**** INFORMATION

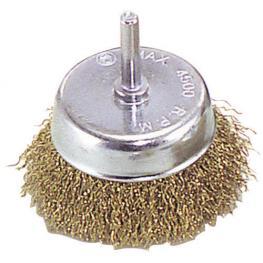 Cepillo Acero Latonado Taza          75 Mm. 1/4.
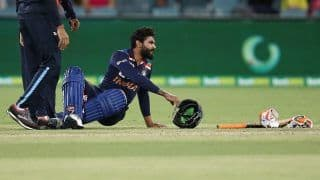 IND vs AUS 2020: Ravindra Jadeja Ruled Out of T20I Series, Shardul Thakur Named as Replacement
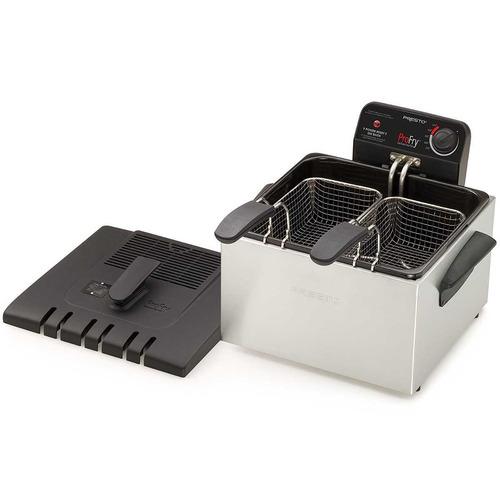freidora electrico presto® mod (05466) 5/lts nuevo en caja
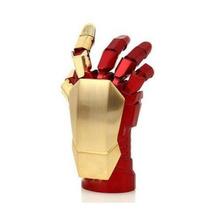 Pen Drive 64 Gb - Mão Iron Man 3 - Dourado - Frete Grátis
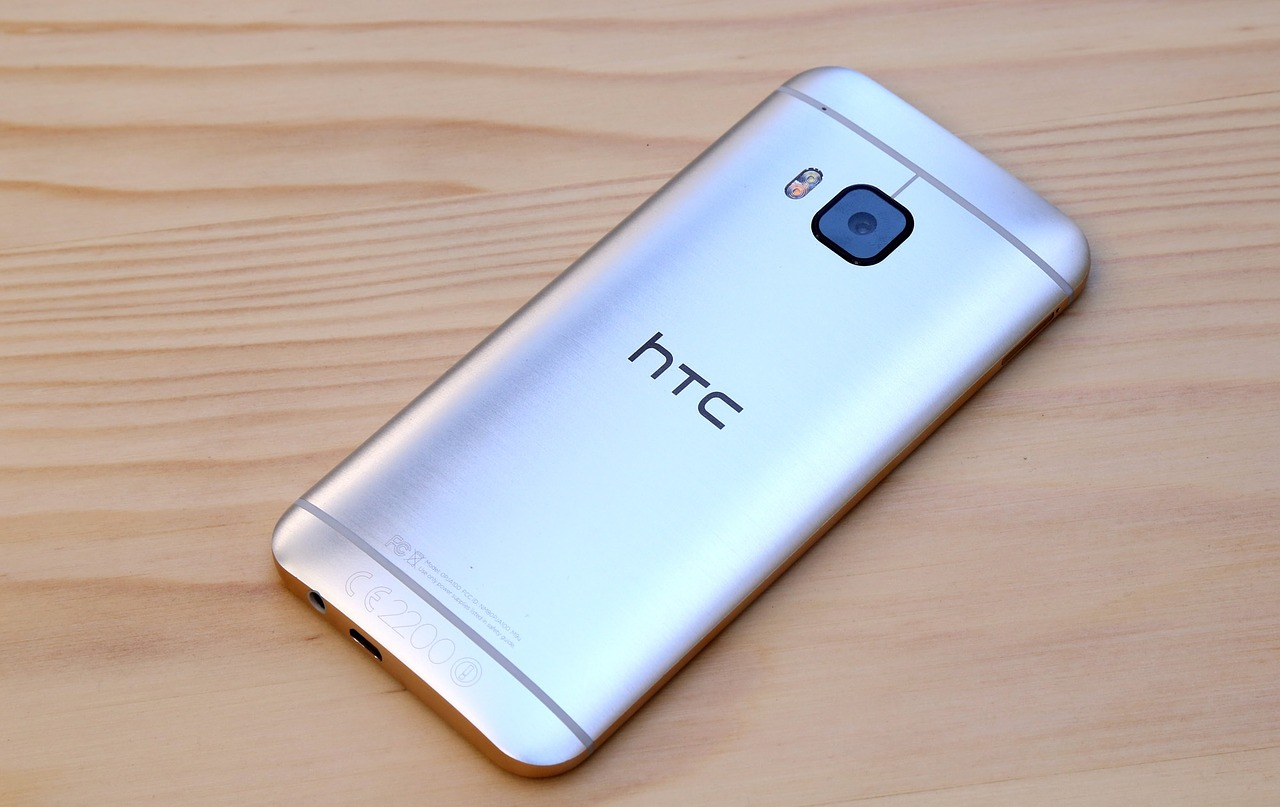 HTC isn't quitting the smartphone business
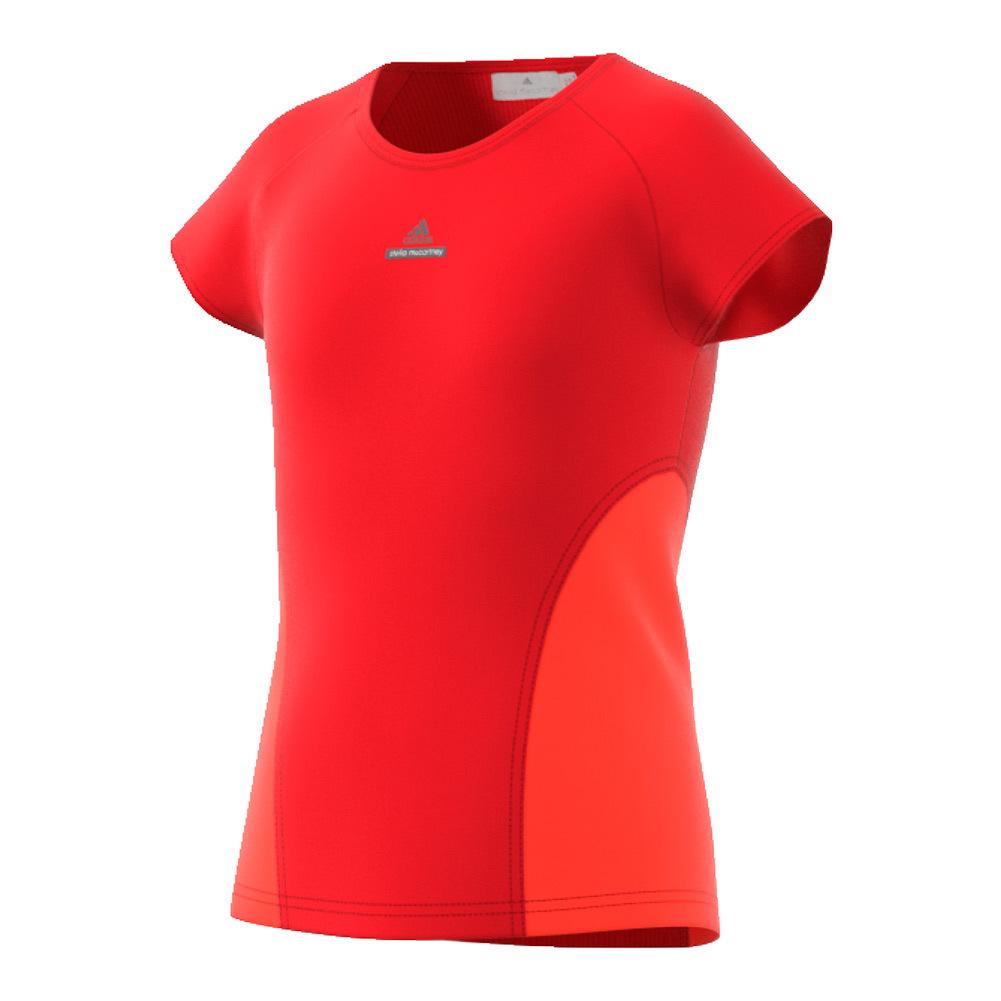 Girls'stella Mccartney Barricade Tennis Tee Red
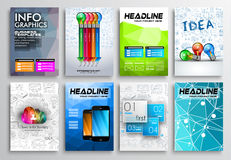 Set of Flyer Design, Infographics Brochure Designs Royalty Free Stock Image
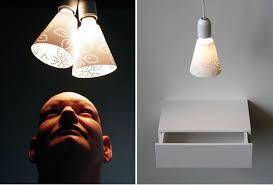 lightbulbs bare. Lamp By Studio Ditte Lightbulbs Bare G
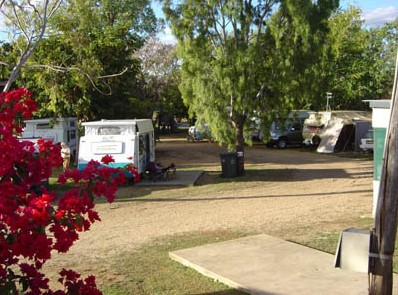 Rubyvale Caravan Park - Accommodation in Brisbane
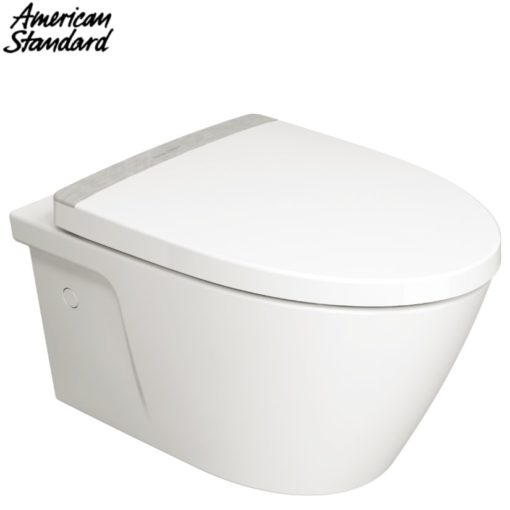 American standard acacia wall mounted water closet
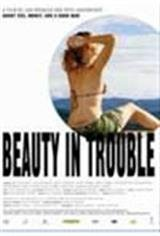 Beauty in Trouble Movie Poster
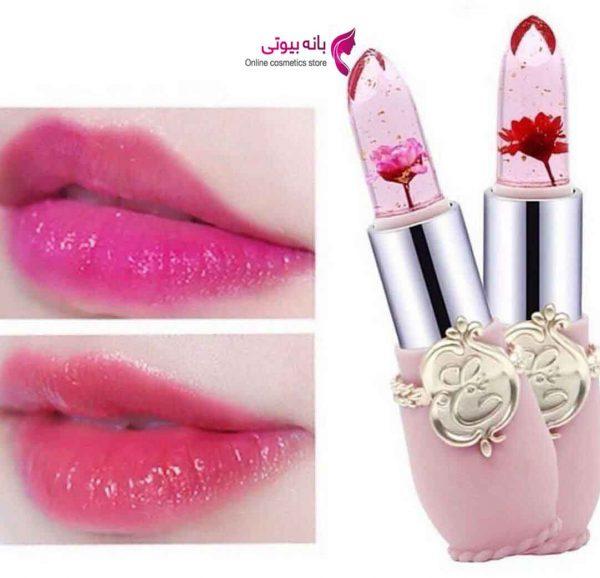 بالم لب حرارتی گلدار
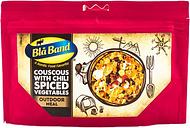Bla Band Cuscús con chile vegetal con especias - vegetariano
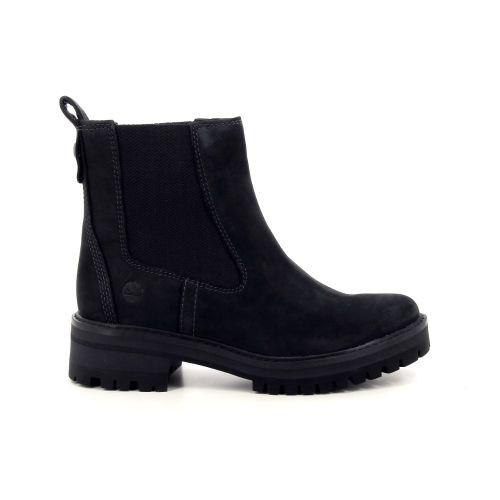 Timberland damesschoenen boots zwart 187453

********
**** INFORMATION

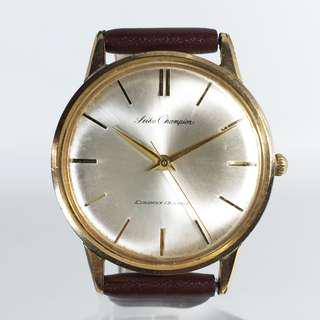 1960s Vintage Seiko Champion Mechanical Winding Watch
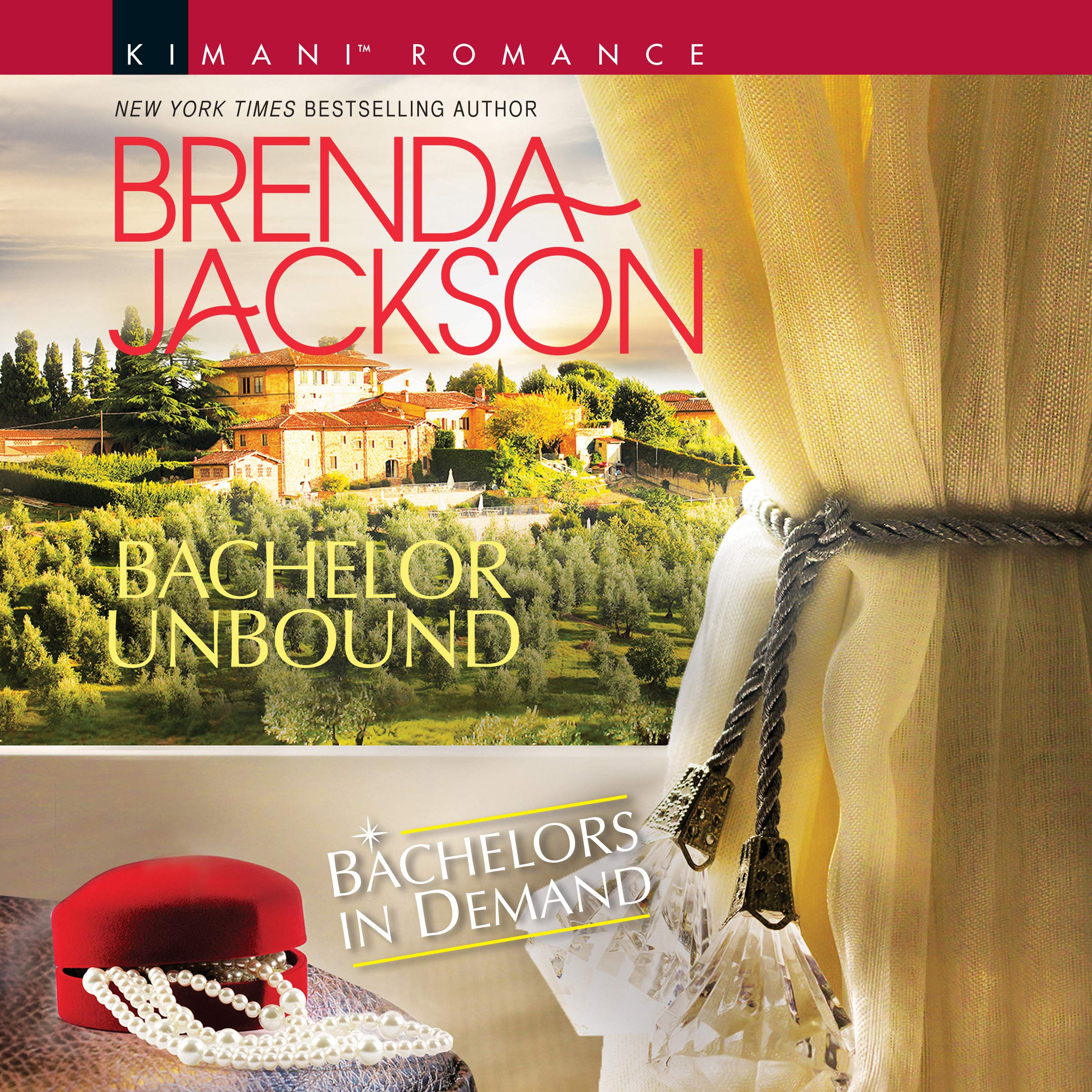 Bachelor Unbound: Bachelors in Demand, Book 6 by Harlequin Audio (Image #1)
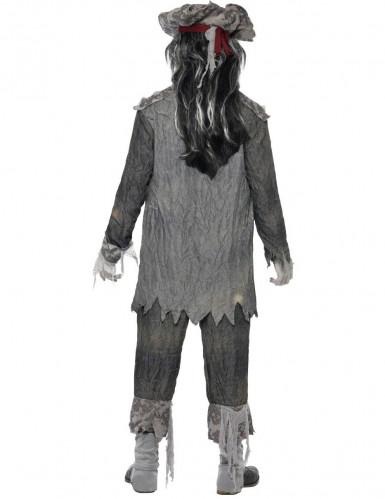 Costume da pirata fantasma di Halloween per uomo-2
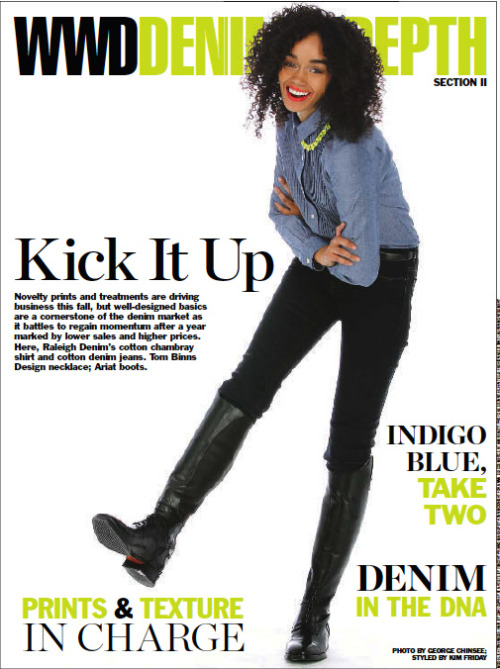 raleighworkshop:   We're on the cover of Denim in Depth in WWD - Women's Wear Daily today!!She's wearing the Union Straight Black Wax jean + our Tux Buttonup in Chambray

********
**** INFORMATION

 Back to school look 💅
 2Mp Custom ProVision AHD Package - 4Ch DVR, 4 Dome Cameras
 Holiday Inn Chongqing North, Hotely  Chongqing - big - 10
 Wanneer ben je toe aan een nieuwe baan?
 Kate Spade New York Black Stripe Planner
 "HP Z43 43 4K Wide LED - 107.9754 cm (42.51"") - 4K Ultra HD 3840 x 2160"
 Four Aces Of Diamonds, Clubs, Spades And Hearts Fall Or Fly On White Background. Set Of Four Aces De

********

WHAT THE EXERCISE ASKS => Work from the entries above. Set down exactly and only the lines from the line with "Girls'stella Mccartney Barricade" to the line with "Timberland damesschoenen boots zwart 187453", both included, and leave the pictures out.

SOLUTION BELOW =>
 Girls'stella Mccartney Barricade Tennis Tee Red
 Set of Flyer Design, Infographics Brochure Designs Royalty Free Stock Image
 lightbulbs bare. Lamp By Studio Ditte Lightbulbs Bare G
 Rubyvale Caravan Park - Accommodation in Brisbane
 American standard acacia wall mounted water closet
 Beauty in Trouble Movie Poster
 بالم لب حرارتی گلدار
Bla Band Cuscús con chile vegetal con especias - vegetariano
 Timberland damesschoenen boots zwart 187453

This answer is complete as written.